The Japanese word 離れる (hanareru) means to be separated, to be apart, to be distant; to leave, to go away; to leave (a job, etc), to quit, to give up; to lose connection with; to drift away from [source].
It seems quite an appropriate word for this year, and the winner of this year’s kanji invention contest came up with a new kanji to represent these ideas (see the image). It’s pronounced hanarete suwaru or za and means ‘seated apart’ or ‘social distance’.
Social distancing is also ソーシャルディスタンス (sōsharudisutansu) in Japanese.
The new character is based on 座 (suwaru / za) with one of the 人 (hito – person) characters moved to be more distant from the other. 座 means seat, place; position, status; gathering, party, company; stand, pedestal, platform [source].

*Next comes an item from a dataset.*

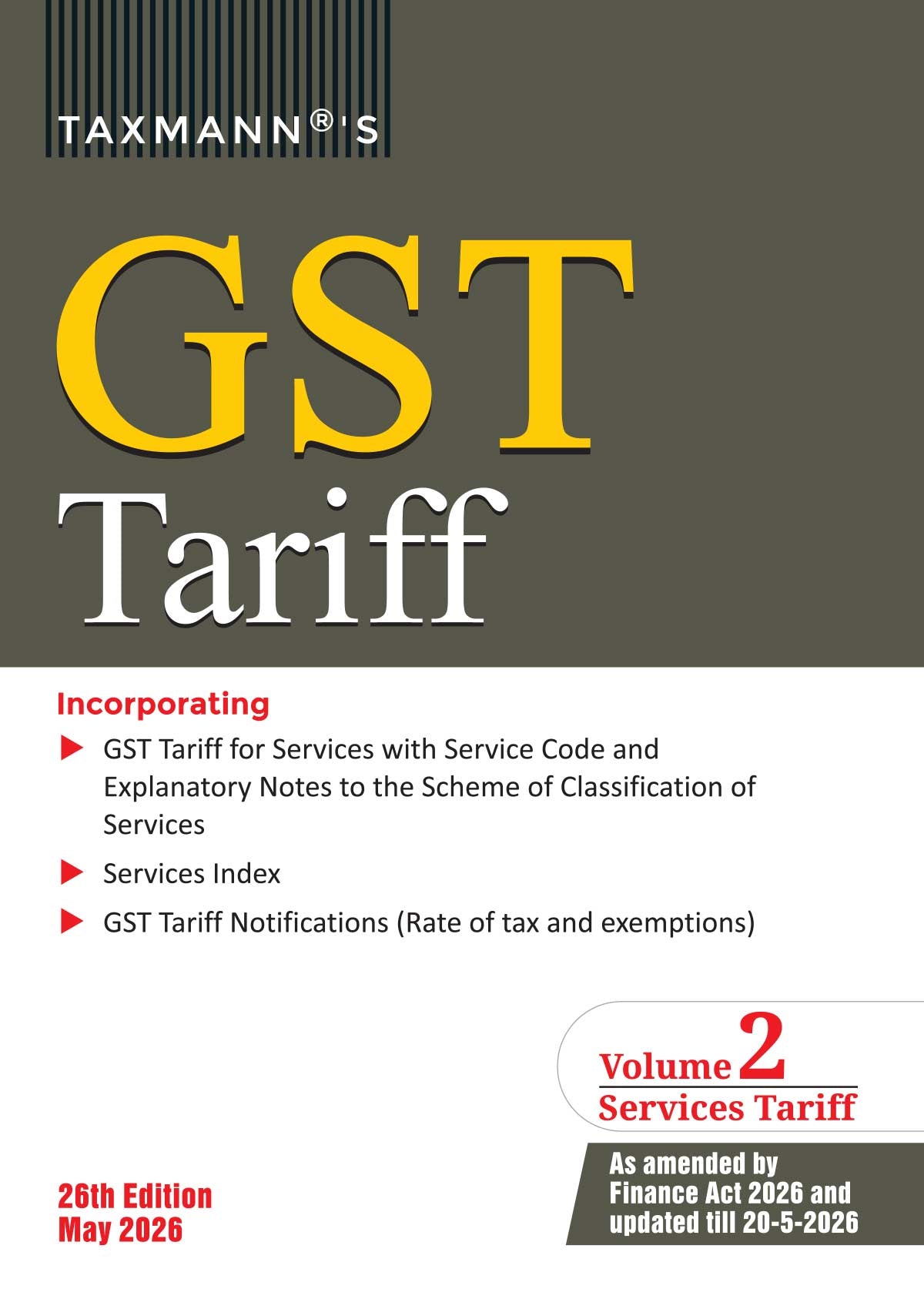 GST Tariff (Set of 2 Volumes) - Books By Taxmann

The kanji contest or, 創作漢字コンテスト (sōsaku kanji kontesuto), is sponsored by the Sankei Newspaper (産経新聞社) and the Shizuka Shirakawa Memorial Institute for Oriental Characters and Culture (白川静記念東洋文字文化研究所) at Ritsumeikan University (立命館大学). It has been held annually for the past 11 years. Over 26,000 entries were submitted this year – mainly from Japan, and some from Taiwan as well, and the winner was Akinobu Yamaguchi (山口明伸) from Yokohama. You’d think there were more than enough kanji already, but obviously not.